CAMP-dependent phosphorylation of bovine lens alpha-crystallin.

Abstract

This communication reports that the A1 and B1 chains of bovine lens alpha-crystallin are phosphorylated. The conclusion is based on the following evidence: (i) When soluble preparations from lens cortex are incubated with [gamma-32P]ATP, a cAMP-dependent labeling of a high molecular weight protein is obtained. (ii) After NaDodSO4/PAGE, the label is found in two bands with Mr 22,000 and 20,000, corresponding to the B and A chains of alpha-crystallin, respectively. (iii) Isoelectric focusing indicates that the radioactivity is almost exclusively in bands with pI values of 5.58 and 6.70, corresponding to the A1 and B1 chains, respectively. (iv) Similar results are obtained in experiments of [32P]orthophosphate incorporation in lens organ culture. (v) Analyses of the digested protein indicate the label is exclusively in phosphoserine. (vi) 31P NMR analyses of native, proteolytically digested, and urea-treated alpha-crystallin gives a chemical shift of 4.6 ppm relative to 85% H3PO4 at pH 7.4, suggesting that the phosphate is covalently bound to a serine in the protein.

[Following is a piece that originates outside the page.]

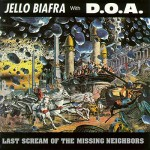 Biafra, Jello with D.O.A.: Last Scream Of The Missing Neighbours (1989)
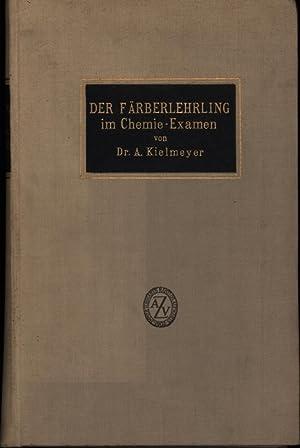 Der Färberlehrling im Chemie-Examen.,: Dr. Kielmeyer, Adolf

An abundance of approximately one phosphate per four or five monomer units was found. (vii) Similar results were obtained by chemical analyses of independently prepared alpha-crystallin samples. The results are consistent with the view that the A1 and B1 chains arise as result of the phosphorylation of directly synthesized A2 and B2 polypeptides. It is suggested that this metabolically controlled phosphorylation may be associated with the terminal differentiation of the lens epithelial cell and the intracellular organization of the lens fiber cell.